Docker Kubernetes Notes · bacchanalian madness

Docker Kubernetes Notes

Docker

A container is a standard unit of software that packages up code and all its dependencies so the application runs quickly and reliably from one computing environment to another. The Linux kernel does not know about containers at all – for it, containers are nothing more than just regular processes running on the system. It however offers several features that Docker and other container engines leverage to achieve an almost complete isolation of processes from each other. Some of them being

  • Chroot : Changes the root directory for a process to any given directory, processes running in that chroot can only see those parts of the filesystem which are subdirectories of it
  • Namespaces : Different processes see different environments even though they are on the same host/OS
  • cgroups : manage/limit resource allocation to individual processes

When talking about a “container”, we are referring to the combination of read-only layers from the image and one read-write layer on top of it (overlayfs). You can derive/instantiate an indefinite number of containers from the same image. They only vary by the read-write layer on top. Or stated another way: A container consists of just the read-write layer, some meta data (settings, flags pass on start) and a reference to the image.

Creating a Docker image involves two things:

  • A Dockerfile containing directives on how the image is meant to be built
  • A build-context (or PATH) which is a directory on your hard disk; every file to be added to the image must be inside the build-context

Each line in a Dockerfile is executed in a temporary container which gets persisted as a new layer on top of the existing layers. Some directives to keep in mind are FROM, ENV, LABEL, COPY, ADD, RUN, EXPOSE, CMD, ENTRYPOINT, USER.

Multistage builds are another powerful feature of the container ecosystem. Typically, you do not want ship your build environment, but have a dedicated runtime environment. Multistage builds are an elegant way to separate these two things. The first stage is a build environment with a compiler or whatever is needed. The 2nd stage is much smaller in size/content (e.g. distroless) and should contain only those things needed to run the application. The stages are referred later on by specifying their names as FROM <stage/image> AS <stage-name>

Kubernetes

Kubernetes makes the core design decision that all configuration is declarative, and that all configuration is implemented by way of “operators” which function as control loops: They continually compare the desired configuration with the state of reality, and then attempt to take actions to bring reality in line with the desired state. (Ref)

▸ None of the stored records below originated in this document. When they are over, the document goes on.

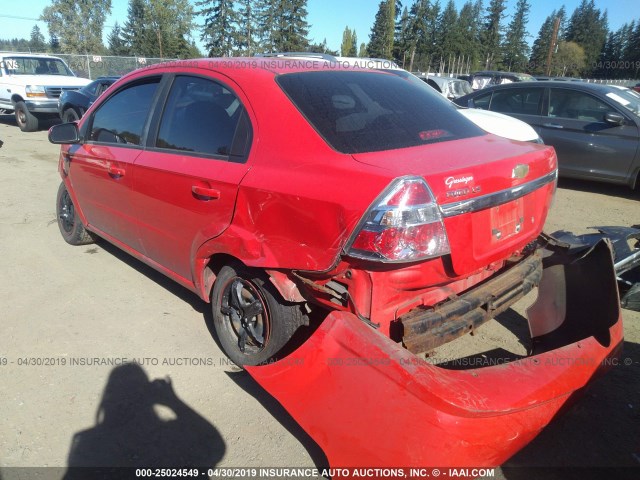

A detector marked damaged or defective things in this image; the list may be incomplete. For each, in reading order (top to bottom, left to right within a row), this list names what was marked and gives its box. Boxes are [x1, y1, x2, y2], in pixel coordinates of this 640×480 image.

detached rear bumper [246, 238, 624, 466]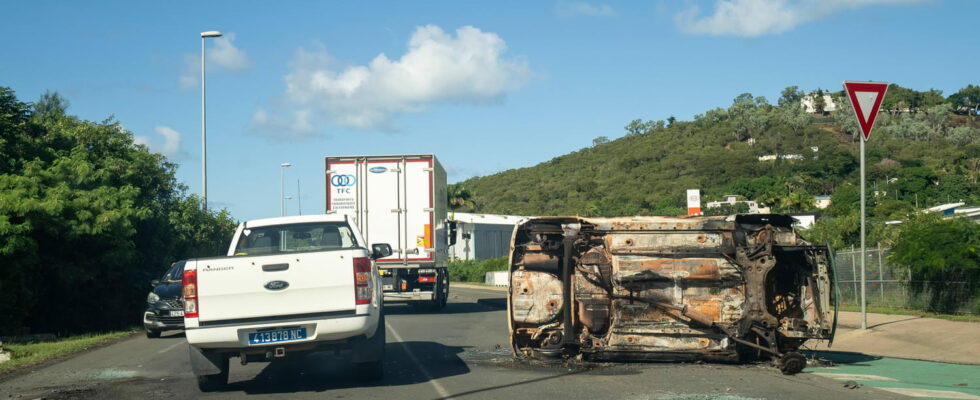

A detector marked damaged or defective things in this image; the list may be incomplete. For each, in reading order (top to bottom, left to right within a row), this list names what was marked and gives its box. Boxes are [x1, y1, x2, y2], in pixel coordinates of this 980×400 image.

overturned vehicle [510, 214, 840, 374]
burned car wreck [510, 214, 840, 374]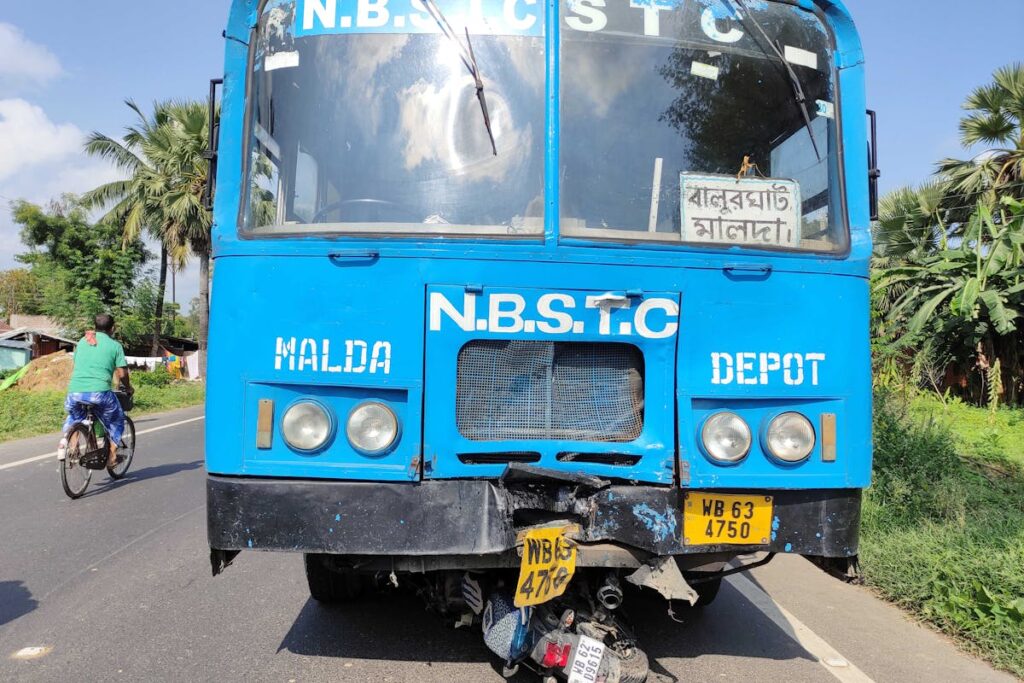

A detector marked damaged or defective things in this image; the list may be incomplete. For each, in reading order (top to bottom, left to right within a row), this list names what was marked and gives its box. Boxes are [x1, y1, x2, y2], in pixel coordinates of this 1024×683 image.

cracked windshield [245, 0, 548, 235]
damaged front bumper [206, 462, 856, 576]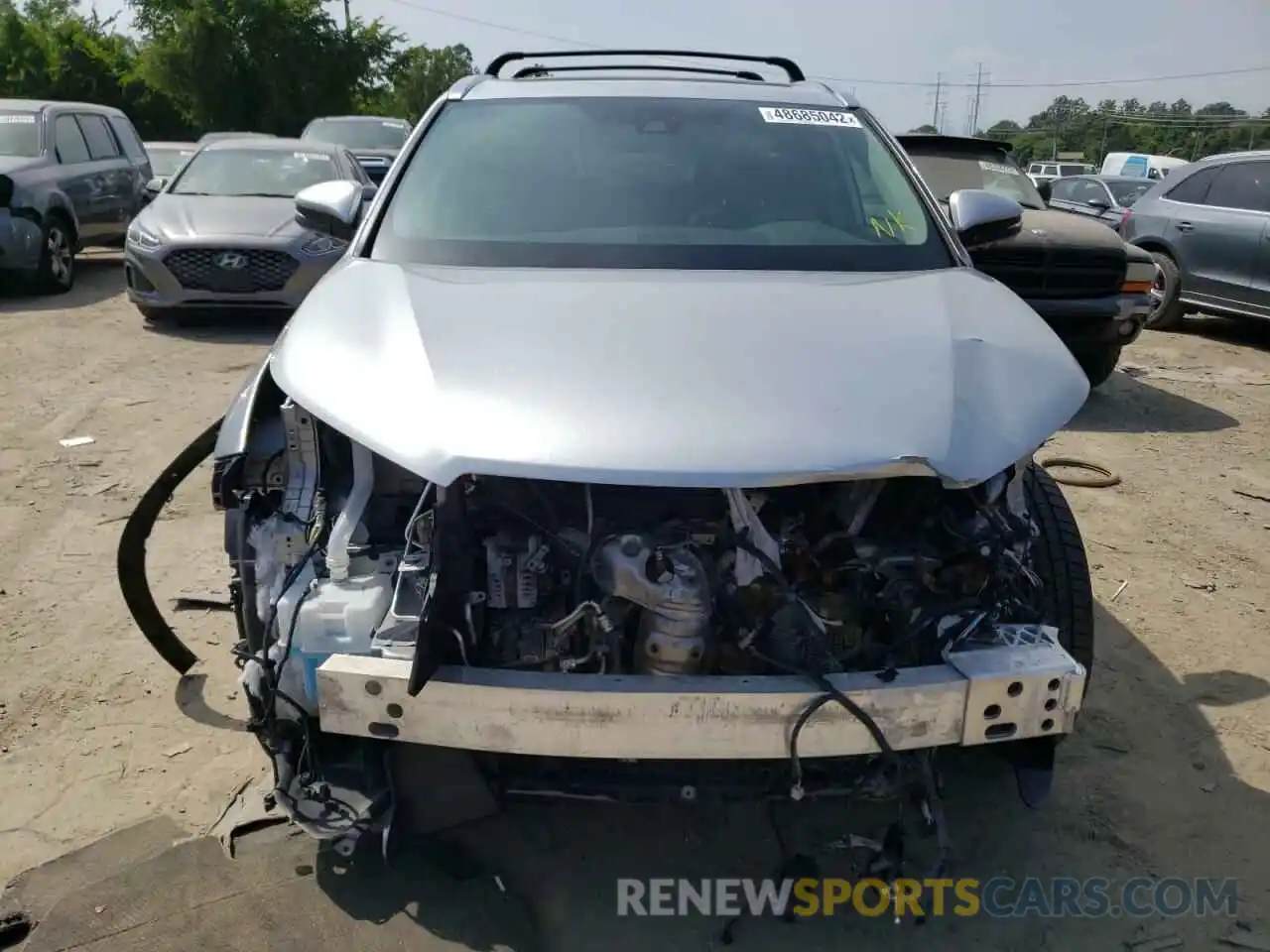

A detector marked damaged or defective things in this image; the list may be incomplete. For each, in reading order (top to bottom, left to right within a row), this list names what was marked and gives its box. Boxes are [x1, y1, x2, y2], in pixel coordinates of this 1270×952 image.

crumpled hood [139, 194, 306, 240]
crumpled hood [274, 260, 1087, 488]
damaged silver suv [129, 48, 1095, 861]
missing front bumper [316, 627, 1080, 758]
cracked bumper support [314, 631, 1087, 758]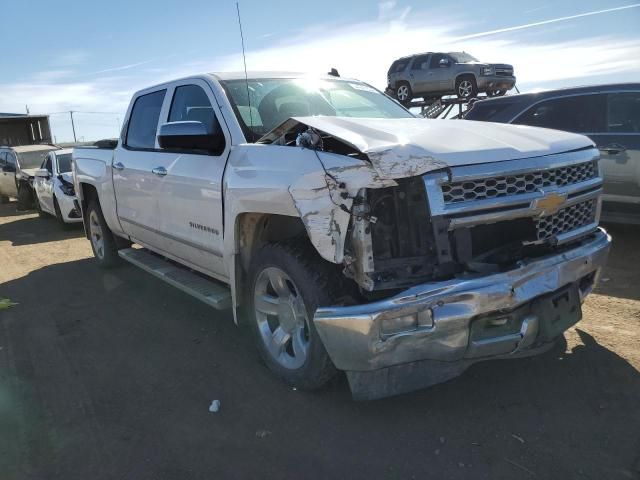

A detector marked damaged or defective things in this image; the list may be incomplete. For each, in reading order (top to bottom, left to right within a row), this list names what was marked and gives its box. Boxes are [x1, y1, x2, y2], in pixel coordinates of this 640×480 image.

front end damage [258, 117, 608, 402]
crumpled hood [290, 116, 596, 172]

Kubernetes is just a container orchestrator. The central part remains our image, which contains the application we want to run. In the end Kubernetes runs lots and lots of containers – however in a smart way.

Building blocks

Kubernetes doesn’t allow you to schedule individual containers, it wraps the container into something called a pod – which can be considered as a logical host with one or more containers that share storage and network resources. Put another way, a Kubernetes Pod is a set of containers that perform an interrelated function and that operate as part of the same workload.

Containers in a pod share storage/network interface. Usually its one or two containers per pod, following the sidecar (2nd container provides augmentation to improve the application container) or adapter (provides abstraction to entities outside of pod) pattern. (Containers vs Pods)

Although you could add all the containers for your application into the same Pod, it is a good practice to have one container per Pod. Then, group all the Pods that conform one application into a Namespace.

A Kubernetes node is a physical or virtual machine that operates as part of a Kubernetes cluster. Pods can run on nodes, but the purpose of a node is to provide host infrastructure, not define and deploy applications. Pods do the latter. Thus, while Pods are the fundamental building blocks of Kubernetes workloads, nodes are the fundamental building blocks of Kubernetes infrastructure.

While deploying a pod manually works, it doesn’t allow to scale nor to run reliably. With deployments etc we get different constructs allowing to run one to many pods with different characteristics.

The networking entities provide cluster internal as well as external connectivity. Policies provide a runtime security context on networking as well as container level. Resources have also an API representation – you can get information about nodes and manage consumption per pod etc.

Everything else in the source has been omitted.